Christmas Message from Dr. The Hon. Ralph E. Gonsalves
Prime Minister of St. Vincent and the Grenadines
At Christmas 2022, we first thank Almighty God for His goodness and mercies towards us. Always, we reaffirm that our Nation is founded on the belief in the supremacy of God and the freedom and dignity of man and woman. Despite the many challenges which we face individually and collectively, we are not a people of lamentations. We are optimistic about our future: Morning by morning new mercies we see; all that we need His hand has been providing; great is His faithfulness. We do not embrace pessimism or learned helplessness.
We work hard and smart. We are improving the quality of our lives, our living, and our production. We know, truly, that although we are not better than anyone else, no people anywhere is better than us; different in some ways, perhaps, but not better than us. Our economy is improving; and God has been good to St. Vincent and the Grenadines. Still, we must do better; there are many unfinished tasks to be done; we can do better.

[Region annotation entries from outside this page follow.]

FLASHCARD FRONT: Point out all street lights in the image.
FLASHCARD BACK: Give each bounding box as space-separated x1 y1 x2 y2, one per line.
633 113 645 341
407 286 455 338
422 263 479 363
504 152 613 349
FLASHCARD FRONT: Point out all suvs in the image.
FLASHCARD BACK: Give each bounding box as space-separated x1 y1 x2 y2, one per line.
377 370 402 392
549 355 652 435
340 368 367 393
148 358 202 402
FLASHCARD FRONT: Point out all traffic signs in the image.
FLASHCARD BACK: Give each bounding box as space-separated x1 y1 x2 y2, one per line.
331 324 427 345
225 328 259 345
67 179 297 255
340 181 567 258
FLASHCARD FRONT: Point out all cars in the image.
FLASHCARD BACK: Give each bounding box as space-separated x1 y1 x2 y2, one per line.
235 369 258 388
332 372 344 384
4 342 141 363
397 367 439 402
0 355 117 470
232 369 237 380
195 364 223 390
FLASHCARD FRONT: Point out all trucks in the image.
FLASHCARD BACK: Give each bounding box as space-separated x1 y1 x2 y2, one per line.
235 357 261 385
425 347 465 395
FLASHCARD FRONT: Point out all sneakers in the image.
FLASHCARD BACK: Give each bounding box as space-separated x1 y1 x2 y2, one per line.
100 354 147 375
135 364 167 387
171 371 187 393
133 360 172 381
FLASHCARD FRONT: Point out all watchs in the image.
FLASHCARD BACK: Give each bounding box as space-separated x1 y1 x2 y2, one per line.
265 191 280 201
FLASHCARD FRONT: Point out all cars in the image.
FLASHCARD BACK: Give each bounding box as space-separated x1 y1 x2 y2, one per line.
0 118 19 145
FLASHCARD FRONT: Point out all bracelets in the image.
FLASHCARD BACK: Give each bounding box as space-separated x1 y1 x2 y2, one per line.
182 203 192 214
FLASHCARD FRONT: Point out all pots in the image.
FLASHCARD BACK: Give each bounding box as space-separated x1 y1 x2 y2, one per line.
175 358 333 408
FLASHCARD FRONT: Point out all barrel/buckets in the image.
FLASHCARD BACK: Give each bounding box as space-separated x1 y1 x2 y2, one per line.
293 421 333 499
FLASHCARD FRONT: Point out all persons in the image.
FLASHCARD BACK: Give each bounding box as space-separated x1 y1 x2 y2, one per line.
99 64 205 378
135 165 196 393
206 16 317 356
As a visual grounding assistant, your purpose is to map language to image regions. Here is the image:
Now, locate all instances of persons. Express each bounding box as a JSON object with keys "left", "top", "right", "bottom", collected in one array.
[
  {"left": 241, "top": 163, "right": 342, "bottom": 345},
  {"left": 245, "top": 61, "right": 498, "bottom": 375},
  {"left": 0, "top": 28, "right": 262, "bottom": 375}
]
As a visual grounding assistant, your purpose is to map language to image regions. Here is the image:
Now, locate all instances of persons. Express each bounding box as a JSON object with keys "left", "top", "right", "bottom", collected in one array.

As we commemorate and celebrate the birth of Jesus Christ, we must reflect on His message of redemption, love, faith, hope, peace, good neighborliness, and selflessness. And this reflection ought to guide us in our daily lives individually, and collectively as a nation.
Surely, this is a time of respair, of fresh hope, after the recent years of convulsions, dislocations, and even despair among many, consequent upon the COVID pandemic, Hurricane Elsa, the volcanic eruptions, storms alternating with droughts, and the knock-on effects of global turmoil, including the wars in Ukraine and elsewhere. I have written a book, published in September 2022, precisely, on these subjects; it is currently available in St. Vincent and the Grenadines.
Even as the economy is on the uptick and our people’s lives generally are improving amidst the unfolding of promising initiatives of real substance in the public and private sectors, there are too many persons in our land who are still suffering hardship; too many faces of men and women are strained anxious for a variety of reasons. These we must all address individually and collectively, in solidarity.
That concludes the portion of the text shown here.